Write out every row below word for word.

## Start Task inputs

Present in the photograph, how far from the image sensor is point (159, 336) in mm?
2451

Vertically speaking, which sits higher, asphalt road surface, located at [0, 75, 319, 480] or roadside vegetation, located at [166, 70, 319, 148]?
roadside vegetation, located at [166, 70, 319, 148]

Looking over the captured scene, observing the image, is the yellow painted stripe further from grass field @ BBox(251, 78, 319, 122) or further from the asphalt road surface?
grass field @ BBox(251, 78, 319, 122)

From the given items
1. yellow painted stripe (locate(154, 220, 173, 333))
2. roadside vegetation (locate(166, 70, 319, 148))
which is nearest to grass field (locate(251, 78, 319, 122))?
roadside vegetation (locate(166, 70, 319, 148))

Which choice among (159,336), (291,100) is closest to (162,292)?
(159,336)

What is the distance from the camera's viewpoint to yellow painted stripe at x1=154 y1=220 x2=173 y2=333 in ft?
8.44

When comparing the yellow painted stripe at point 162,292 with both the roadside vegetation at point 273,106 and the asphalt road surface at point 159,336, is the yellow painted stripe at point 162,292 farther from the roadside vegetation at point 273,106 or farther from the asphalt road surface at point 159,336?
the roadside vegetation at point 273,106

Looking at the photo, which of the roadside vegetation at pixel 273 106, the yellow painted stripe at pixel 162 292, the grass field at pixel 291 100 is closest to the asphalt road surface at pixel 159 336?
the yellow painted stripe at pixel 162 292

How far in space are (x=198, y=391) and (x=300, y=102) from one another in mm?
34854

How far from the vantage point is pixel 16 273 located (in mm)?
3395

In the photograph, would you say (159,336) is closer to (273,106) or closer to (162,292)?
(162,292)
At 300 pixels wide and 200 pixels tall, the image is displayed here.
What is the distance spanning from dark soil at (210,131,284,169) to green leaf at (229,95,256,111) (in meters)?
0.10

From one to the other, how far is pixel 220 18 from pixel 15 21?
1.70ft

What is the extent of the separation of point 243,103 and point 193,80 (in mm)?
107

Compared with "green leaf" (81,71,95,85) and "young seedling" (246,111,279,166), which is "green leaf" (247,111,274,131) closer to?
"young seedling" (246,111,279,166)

## End Task inputs

**Finished task**
Present in the photograph, how far from the image sensor is point (159, 336) in mm?
2451

Vertically speaking, which sits higher, asphalt road surface, located at [0, 75, 319, 480] or roadside vegetation, located at [166, 70, 319, 148]?
roadside vegetation, located at [166, 70, 319, 148]

Looking over the captured scene, observing the image, is the yellow painted stripe further from grass field @ BBox(251, 78, 319, 122) or further from the asphalt road surface?
grass field @ BBox(251, 78, 319, 122)

From the given items
1. yellow painted stripe (locate(154, 220, 173, 333))
2. roadside vegetation (locate(166, 70, 319, 148))
which is nearest to grass field (locate(251, 78, 319, 122))?
roadside vegetation (locate(166, 70, 319, 148))

Which choice among (159,336), (291,100) is closest to (162,292)?
(159,336)

What is the distance from the camera's viewpoint to yellow painted stripe at x1=154 y1=220 x2=173 y2=333 in ft?
8.44

When comparing the yellow painted stripe at point 162,292 with both the roadside vegetation at point 273,106 and the asphalt road surface at point 159,336, is the yellow painted stripe at point 162,292 farther from the roadside vegetation at point 273,106 or farther from the asphalt road surface at point 159,336?
the roadside vegetation at point 273,106

Looking at the photo, which of the roadside vegetation at pixel 273 106, the yellow painted stripe at pixel 162 292, the grass field at pixel 291 100 is closest to the asphalt road surface at pixel 159 336?
the yellow painted stripe at pixel 162 292

How far in space are (x=198, y=391) and (x=300, y=102) from one another in mm?
34854

How far from the vantage point is pixel 16 273 located (in mm)?
3395

In the photograph, would you say (159,336) is closer to (273,106) or closer to (162,292)?
(162,292)
At 300 pixels wide and 200 pixels tall, the image is displayed here.
What is the distance spanning from dark soil at (210,131,284,169) to green leaf at (229,95,256,111) (in meters)?
0.10

From one to the other, how far is pixel 220 18 from pixel 15 21?
1.70ft

What is the extent of the separation of point 243,103 and point 193,80 (in mm)?
107

Compared with "green leaf" (81,71,95,85) and "young seedling" (246,111,279,166), which is "green leaf" (247,111,274,131) closer to?
"young seedling" (246,111,279,166)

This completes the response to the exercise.